Painting done in 1575 by Brother Juan
de la Miseria. Teresa said upon seeing
it, "God forgive you, Brother Juan!
How ugly and bleary-eyed you have made
me!"
              Her reforms were not universally accepted and 1576 she was put under house arrest and her new convents were forbidden to accept more novices.  In 1580 partly because of the intervention of King Phillip II, her Discalced Carmelites were made a separate province from the unreformed Carmelites.
               The main themes of Teresa’s spirituality are friendship with God, love of neighbor, obedience, humility, humor and the integration of contemplation with activity. Teresa herself says:
        Mental prayer, in my opinion, is nothing other than an intimate sharing between friends; it means taking time frequently to be alone with the One who we know loves us.”

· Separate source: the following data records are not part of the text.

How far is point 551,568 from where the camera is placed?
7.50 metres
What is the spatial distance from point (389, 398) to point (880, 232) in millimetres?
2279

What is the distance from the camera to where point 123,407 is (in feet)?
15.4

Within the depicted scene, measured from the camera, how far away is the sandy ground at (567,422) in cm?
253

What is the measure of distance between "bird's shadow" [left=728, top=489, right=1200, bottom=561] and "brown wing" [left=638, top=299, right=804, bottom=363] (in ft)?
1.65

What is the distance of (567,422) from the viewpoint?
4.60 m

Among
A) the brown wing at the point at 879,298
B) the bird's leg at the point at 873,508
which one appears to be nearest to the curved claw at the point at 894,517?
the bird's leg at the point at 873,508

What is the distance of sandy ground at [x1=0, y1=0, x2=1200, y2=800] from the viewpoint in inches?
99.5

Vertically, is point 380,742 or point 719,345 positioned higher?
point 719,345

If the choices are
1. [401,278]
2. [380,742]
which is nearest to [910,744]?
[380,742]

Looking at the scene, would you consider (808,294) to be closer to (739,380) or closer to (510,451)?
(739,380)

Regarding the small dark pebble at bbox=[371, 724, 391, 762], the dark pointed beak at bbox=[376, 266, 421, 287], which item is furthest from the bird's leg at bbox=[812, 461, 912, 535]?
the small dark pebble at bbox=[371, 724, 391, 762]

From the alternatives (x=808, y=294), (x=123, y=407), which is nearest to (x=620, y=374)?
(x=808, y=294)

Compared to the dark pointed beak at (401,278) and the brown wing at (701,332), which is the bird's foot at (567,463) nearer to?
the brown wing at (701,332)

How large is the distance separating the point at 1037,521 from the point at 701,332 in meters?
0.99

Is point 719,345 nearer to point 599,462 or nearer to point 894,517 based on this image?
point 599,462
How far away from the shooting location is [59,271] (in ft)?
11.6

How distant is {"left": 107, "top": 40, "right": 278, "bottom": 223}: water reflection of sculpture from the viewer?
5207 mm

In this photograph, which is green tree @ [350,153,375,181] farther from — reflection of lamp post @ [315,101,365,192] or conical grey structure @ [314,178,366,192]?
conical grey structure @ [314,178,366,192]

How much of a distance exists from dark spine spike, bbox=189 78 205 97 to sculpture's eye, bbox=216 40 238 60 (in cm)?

        The Lord does not look so much at the magnitude of anything we do as at the love with which we do it.
        We cannot be sure if we are loving God, although we may have good reasons for believing that we are, but we can know quite well if we are loving our neighbor.
        Well, come now, my daughters, don’t be sad when obedience draws you to involvement in exterior matters. Know that if it is in the kitchen, the Lord walks among the pots and pans.
        “When I fast, I fast. And when I eat partridge, I eat partridge!”  (to a critic of her gusty enjoyment of a good meal)
        What a brain for a foundress! But I can tell you I thought I had a great  brain when I made up this.(after re-reading some verses she composed)
        I was amused at your remark that you could sum her up immediately if you once saw her. We women cannot be summed up as easily as that.(Speaking to Ambrosio Mariano who presumed he could judge who would make an acceptable Carmelite candidate)
     In 1622 Teresa was canonized; in 1970 she was made a Doctor of the Church.